Problems:
1. In the mill passage, what does the bridge-tree lighter screw set?
2. Copy the part of the mill passage that opens with the words "Assuming there is" and closes with "and flour milling.".

Extracted text:

Assuming there is another window above the front door, there would be plenty of light and cross-ventilation to the mill, especially near the ‘control’ window. All the mill controls could be convenient to this area i.e. the hatch control lever, the bridge-tree lighter screw (clearance between the millstones), the crook-string twist-peg (the riempie controlling the shoe angle and therefore the grain flow rate) and whatever the controls were for the meal dressing machinery occupying the floor next to the milling machinery (this is referred to in an auction notice for Welcome Farm from 1842, which describes it as “…a substantial Flour Mill with dressing machine and Bakery, erected on the banks of he Else River”). The bakery has apparently disappeared and it is unlikely to have had anything to do with the annex due to the danger of explosion associated with fire and flour milling.

Records from a spatial question set:
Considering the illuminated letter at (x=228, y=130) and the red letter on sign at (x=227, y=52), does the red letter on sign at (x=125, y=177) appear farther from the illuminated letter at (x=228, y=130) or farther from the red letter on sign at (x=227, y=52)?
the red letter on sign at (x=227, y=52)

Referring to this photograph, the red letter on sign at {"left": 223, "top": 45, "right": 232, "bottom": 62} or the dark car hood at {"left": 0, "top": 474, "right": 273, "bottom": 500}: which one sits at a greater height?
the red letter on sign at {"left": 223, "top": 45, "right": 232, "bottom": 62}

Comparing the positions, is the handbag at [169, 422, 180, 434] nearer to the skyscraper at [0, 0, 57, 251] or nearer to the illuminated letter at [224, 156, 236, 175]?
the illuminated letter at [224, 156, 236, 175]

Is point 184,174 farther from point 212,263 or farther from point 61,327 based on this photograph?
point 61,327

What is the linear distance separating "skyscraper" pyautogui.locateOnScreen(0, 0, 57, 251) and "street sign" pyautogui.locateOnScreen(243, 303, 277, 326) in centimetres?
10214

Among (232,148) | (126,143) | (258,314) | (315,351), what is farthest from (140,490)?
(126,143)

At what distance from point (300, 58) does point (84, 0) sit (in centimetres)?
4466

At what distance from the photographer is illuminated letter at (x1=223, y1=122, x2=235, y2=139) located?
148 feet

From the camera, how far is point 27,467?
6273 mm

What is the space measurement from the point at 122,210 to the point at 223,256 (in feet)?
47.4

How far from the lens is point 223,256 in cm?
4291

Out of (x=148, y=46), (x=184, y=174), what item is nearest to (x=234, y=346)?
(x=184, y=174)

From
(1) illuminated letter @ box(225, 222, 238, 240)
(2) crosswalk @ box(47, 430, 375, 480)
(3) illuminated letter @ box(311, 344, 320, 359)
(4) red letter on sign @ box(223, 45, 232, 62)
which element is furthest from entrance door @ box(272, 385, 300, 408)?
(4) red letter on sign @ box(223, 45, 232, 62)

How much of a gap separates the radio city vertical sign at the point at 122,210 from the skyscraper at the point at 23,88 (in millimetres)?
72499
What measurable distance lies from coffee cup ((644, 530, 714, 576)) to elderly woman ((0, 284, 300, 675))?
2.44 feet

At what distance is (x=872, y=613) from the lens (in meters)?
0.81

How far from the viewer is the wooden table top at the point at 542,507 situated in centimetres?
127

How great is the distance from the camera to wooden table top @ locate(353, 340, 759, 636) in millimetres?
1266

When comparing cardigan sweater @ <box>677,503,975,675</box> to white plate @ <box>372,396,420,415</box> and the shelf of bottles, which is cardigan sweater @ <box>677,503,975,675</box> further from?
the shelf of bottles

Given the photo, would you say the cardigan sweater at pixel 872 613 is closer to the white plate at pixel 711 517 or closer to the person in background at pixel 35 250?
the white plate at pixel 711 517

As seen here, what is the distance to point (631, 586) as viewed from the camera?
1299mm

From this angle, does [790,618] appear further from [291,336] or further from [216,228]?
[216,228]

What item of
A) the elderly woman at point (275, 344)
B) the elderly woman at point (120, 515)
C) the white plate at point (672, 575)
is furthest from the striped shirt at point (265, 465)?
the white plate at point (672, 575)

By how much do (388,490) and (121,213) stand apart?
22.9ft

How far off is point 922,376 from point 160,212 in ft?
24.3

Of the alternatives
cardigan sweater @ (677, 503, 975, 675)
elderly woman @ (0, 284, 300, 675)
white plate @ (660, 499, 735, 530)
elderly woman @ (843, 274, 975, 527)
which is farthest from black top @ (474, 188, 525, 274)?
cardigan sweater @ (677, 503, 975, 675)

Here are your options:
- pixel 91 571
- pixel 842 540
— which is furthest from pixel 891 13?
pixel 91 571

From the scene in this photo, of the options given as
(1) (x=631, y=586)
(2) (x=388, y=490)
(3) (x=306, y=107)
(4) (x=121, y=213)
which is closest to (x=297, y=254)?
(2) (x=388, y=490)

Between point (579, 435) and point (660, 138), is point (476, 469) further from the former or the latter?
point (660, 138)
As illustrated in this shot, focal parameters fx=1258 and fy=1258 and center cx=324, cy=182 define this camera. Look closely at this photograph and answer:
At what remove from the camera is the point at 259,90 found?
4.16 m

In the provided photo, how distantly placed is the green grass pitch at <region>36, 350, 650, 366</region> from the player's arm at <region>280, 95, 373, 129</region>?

Exercise answers:
1. The clearance between the millstones.

2.
Assuming there is another window above the front door, there would be plenty of light and cross-ventilation to the mill, especially near the ‘control’ window. All the mill controls could be convenient to this area i.e. the hatch control lever, the bridge-tree lighter screw (clearance between the millstones), the crook-string twist-peg (the riempie controlling the shoe angle and therefore the grain flow rate) and whatever the controls were for the meal dressing machinery occupying the floor next to the milling machinery (this is referred to in an auction notice for Welcome Farm from 1842, which describes it as “…a substantial Flour Mill with dressing machine and Bakery, erected on the banks of he Else River”). The bakery has apparently disappeared and it is unlikely to have had anything to do with the annex due to the danger of explosion associated with fire and flour milling.